● **About this task**
All of the records must be set down again word for word.

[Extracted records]
-=-=-=-=-

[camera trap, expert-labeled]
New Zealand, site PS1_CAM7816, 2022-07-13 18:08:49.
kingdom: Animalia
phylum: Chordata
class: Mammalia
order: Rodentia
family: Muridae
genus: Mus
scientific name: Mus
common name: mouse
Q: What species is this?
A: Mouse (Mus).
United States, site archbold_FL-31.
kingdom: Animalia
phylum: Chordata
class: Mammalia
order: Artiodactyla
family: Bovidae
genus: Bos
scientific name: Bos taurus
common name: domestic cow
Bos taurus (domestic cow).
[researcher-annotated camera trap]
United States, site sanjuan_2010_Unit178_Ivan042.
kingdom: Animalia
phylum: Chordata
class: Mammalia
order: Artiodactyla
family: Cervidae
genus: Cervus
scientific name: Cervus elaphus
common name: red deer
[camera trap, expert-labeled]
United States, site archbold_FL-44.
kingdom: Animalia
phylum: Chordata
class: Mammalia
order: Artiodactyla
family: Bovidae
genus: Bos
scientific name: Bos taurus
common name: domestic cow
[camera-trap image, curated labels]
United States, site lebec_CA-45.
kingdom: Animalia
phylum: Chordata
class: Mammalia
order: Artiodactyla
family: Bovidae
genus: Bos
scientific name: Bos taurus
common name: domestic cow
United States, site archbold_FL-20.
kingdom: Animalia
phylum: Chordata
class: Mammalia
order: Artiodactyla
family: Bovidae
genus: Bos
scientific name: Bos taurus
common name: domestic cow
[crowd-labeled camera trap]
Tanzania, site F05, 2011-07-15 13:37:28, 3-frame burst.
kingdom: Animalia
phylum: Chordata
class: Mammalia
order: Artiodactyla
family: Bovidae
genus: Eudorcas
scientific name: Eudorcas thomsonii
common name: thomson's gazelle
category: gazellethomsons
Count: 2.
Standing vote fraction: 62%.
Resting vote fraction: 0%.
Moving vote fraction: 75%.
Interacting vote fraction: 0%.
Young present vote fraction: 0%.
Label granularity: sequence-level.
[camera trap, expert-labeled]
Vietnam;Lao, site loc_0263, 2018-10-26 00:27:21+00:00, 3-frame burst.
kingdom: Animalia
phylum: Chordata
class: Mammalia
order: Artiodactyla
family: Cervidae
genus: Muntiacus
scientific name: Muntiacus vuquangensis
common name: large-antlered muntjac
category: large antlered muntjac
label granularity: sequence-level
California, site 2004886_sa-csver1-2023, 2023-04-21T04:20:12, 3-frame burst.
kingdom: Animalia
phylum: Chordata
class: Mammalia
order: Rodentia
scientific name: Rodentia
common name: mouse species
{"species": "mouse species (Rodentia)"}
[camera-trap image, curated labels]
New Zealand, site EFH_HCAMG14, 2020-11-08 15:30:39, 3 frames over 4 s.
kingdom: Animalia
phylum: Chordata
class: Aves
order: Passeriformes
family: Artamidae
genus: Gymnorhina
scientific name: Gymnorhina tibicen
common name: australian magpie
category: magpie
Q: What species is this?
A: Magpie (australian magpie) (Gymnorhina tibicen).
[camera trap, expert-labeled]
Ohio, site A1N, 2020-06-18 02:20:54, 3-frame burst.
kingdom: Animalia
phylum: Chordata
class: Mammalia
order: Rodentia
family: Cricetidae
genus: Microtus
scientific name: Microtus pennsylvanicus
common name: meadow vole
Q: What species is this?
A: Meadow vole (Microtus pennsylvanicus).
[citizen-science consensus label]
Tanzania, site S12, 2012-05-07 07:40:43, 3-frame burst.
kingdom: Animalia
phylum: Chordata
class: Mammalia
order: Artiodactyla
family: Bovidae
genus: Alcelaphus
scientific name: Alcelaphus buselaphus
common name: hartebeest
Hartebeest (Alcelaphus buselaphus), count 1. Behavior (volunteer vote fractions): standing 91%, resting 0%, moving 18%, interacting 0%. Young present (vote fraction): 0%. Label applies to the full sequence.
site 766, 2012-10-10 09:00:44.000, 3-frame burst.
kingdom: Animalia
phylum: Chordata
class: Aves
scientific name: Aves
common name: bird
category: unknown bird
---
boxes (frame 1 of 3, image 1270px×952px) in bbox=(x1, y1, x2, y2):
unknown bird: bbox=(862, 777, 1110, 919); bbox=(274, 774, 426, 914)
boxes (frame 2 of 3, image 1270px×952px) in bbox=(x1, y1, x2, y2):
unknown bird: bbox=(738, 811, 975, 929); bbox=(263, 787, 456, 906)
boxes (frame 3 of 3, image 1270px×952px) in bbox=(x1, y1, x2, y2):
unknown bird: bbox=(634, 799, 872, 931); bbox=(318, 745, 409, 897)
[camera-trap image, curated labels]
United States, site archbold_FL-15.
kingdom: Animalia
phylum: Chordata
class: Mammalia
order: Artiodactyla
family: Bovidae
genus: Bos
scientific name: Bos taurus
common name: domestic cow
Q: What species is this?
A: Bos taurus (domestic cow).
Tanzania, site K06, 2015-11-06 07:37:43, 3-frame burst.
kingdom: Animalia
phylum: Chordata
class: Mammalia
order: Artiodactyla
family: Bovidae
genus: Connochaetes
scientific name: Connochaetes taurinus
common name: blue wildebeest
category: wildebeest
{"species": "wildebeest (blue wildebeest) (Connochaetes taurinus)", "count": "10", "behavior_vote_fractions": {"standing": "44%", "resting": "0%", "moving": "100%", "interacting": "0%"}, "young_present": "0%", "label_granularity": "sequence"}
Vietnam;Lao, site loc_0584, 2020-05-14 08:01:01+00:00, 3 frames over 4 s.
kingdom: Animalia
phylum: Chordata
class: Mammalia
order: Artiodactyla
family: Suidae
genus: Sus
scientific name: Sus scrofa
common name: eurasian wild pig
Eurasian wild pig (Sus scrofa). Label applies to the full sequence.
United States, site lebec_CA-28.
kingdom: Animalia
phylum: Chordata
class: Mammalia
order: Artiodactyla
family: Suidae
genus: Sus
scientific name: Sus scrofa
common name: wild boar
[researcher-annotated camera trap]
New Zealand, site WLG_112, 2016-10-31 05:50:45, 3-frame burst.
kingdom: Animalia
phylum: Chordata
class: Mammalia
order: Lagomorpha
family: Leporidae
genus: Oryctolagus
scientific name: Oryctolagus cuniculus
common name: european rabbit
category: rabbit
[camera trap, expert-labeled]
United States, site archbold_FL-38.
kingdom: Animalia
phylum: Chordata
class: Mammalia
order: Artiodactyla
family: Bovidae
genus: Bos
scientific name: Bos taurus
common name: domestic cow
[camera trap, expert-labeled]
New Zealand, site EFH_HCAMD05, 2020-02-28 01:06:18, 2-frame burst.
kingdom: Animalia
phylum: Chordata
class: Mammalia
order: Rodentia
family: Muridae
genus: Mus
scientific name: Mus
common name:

-=-=-=-=-

● **Solution for this exercise**
[camera trap, expert-labeled]
New Zealand, site PS1_CAM7816, 2022-07-13 18:08:49.
kingdom: Animalia
phylum: Chordata
class: Mammalia
order: Rodentia
family: Muridae
genus: Mus
scientific name: Mus
common name: mouse
Q: What species is this?
A: Mouse (Mus).
United States, site archbold_FL-31.
kingdom: Animalia
phylum: Chordata
class: Mammalia
order: Artiodactyla
family: Bovidae
genus: Bos
scientific name: Bos taurus
common name: domestic cow
Bos taurus (domestic cow).
[researcher-annotated camera trap]
United States, site sanjuan_2010_Unit178_Ivan042.
kingdom: Animalia
phylum: Chordata
class: Mammalia
order: Artiodactyla
family: Cervidae
genus: Cervus
scientific name: Cervus elaphus
common name: red deer
[camera trap, expert-labeled]
United States, site archbold_FL-44.
kingdom: Animalia
phylum: Chordata
class: Mammalia
order: Artiodactyla
family: Bovidae
genus: Bos
scientific name: Bos taurus
common name: domestic cow
[camera-trap image, curated labels]
United States, site lebec_CA-45.
kingdom: Animalia
phylum: Chordata
class: Mammalia
order: Artiodactyla
family: Bovidae
genus: Bos
scientific name: Bos taurus
common name: domestic cow
United States, site archbold_FL-20.
kingdom: Animalia
phylum: Chordata
class: Mammalia
order: Artiodactyla
family: Bovidae
genus: Bos
scientific name: Bos taurus
common name: domestic cow
[crowd-labeled camera trap]
Tanzania, site F05, 2011-07-15 13:37:28, 3-frame burst.
kingdom: Animalia
phylum: Chordata
class: Mammalia
order: Artiodactyla
family: Bovidae
genus: Eudorcas
scientific name: Eudorcas thomsonii
common name: thomson's gazelle
category: gazellethomsons
Count: 2.
Standing vote fraction: 62%.
Resting vote fraction: 0%.
Moving vote fraction: 75%.
Interacting vote fraction: 0%.
Young present vote fraction: 0%.
Label granularity: sequence-level.
[camera trap, expert-labeled]
Vietnam;Lao, site loc_0263, 2018-10-26 00:27:21+00:00, 3-frame burst.
kingdom: Animalia
phylum: Chordata
class: Mammalia
order: Artiodactyla
family: Cervidae
genus: Muntiacus
scientific name: Muntiacus vuquangensis
common name: large-antlered muntjac
category: large antlered muntjac
label granularity: sequence-level
California, site 2004886_sa-csver1-2023, 2023-04-21T04:20:12, 3-frame burst.
kingdom: Animalia
phylum: Chordata
class: Mammalia
order: Rodentia
scientific name: Rodentia
common name: mouse species
{"species": "mouse species (Rodentia)"}
[camera-trap image, curated labels]
New Zealand, site EFH_HCAMG14, 2020-11-08 15:30:39, 3 frames over 4 s.
kingdom: Animalia
phylum: Chordata
class: Aves
order: Passeriformes
family: Artamidae
genus: Gymnorhina
scientific name: Gymnorhina tibicen
common name: australian magpie
category: magpie
Q: What species is this?
A: Magpie (australian magpie) (Gymnorhina tibicen).
[camera trap, expert-labeled]
Ohio, site A1N, 2020-06-18 02:20:54, 3-frame burst.
kingdom: Animalia
phylum: Chordata
class: Mammalia
order: Rodentia
family: Cricetidae
genus: Microtus
scientific name: Microtus pennsylvanicus
common name: meadow vole
Q: What species is this?
A: Meadow vole (Microtus pennsylvanicus).
[citizen-science consensus label]
Tanzania, site S12, 2012-05-07 07:40:43, 3-frame burst.
kingdom: Animalia
phylum: Chordata
class: Mammalia
order: Artiodactyla
family: Bovidae
genus: Alcelaphus
scientific name: Alcelaphus buselaphus
common name: hartebeest
Hartebeest (Alcelaphus buselaphus), count 1. Behavior (volunteer vote fractions): standing 91%, resting 0%, moving 18%, interacting 0%. Young present (vote fraction): 0%. Label applies to the full sequence.
site 766, 2012-10-10 09:00:44.000, 3-frame burst.
kingdom: Animalia
phylum: Chordata
class: Aves
scientific name: Aves
common name: bird
category: unknown bird
---
boxes (frame 1 of 3, image 1270px×952px) in bbox=(x1, y1, x2, y2):
unknown bird: bbox=(862, 777, 1110, 919); bbox=(274, 774, 426, 914)
boxes (frame 2 of 3, image 1270px×952px) in bbox=(x1, y1, x2, y2):
unknown bird: bbox=(738, 811, 975, 929); bbox=(263, 787, 456, 906)
boxes (frame 3 of 3, image 1270px×952px) in bbox=(x1, y1, x2, y2):
unknown bird: bbox=(634, 799, 872, 931); bbox=(318, 745, 409, 897)
[camera-trap image, curated labels]
United States, site archbold_FL-15.
kingdom: Animalia
phylum: Chordata
class: Mammalia
order: Artiodactyla
family: Bovidae
genus: Bos
scientific name: Bos taurus
common name: domestic cow
Q: What species is this?
A: Bos taurus (domestic cow).
Tanzania, site K06, 2015-11-06 07:37:43, 3-frame burst.
kingdom: Animalia
phylum: Chordata
class: Mammalia
order: Artiodactyla
family: Bovidae
genus: Connochaetes
scientific name: Connochaetes taurinus
common name: blue wildebeest
category: wildebeest
{"species": "wildebeest (blue wildebeest) (Connochaetes taurinus)", "count": "10", "behavior_vote_fractions": {"standing": "44%", "resting": "0%", "moving": "100%", "interacting": "0%"}, "young_present": "0%", "label_granularity": "sequence"}
Vietnam;Lao, site loc_0584, 2020-05-14 08:01:01+00:00, 3 frames over 4 s.
kingdom: Animalia
phylum: Chordata
class: Mammalia
order: Artiodactyla
family: Suidae
genus: Sus
scientific name: Sus scrofa
common name: eurasian wild pig
Eurasian wild pig (Sus scrofa). Label applies to the full sequence.
United States, site lebec_CA-28.
kingdom: Animalia
phylum: Chordata
class: Mammalia
order: Artiodactyla
family: Suidae
genus: Sus
scientific name: Sus scrofa
common name: wild boar
[researcher-annotated camera trap]
New Zealand, site WLG_112, 2016-10-31 05:50:45, 3-frame burst.
kingdom: Animalia
phylum: Chordata
class: Mammalia
order: Lagomorpha
family: Leporidae
genus: Oryctolagus
scientific name: Oryctolagus cuniculus
common name: european rabbit
category: rabbit
[camera trap, expert-labeled]
United States, site archbold_FL-38.
kingdom: Animalia
phylum: Chordata
class: Mammalia
order: Artiodactyla
family: Bovidae
genus: Bos
scientific name: Bos taurus
common name: domestic cow
[camera trap, expert-labeled]
New Zealand, site EFH_HCAMD05, 2020-02-28 01:06:18, 2-frame burst.
kingdom: Animalia
phylum: Chordata
class: Mammalia
order: Rodentia
family: Muridae
genus: Mus
scientific name: Mus
common name:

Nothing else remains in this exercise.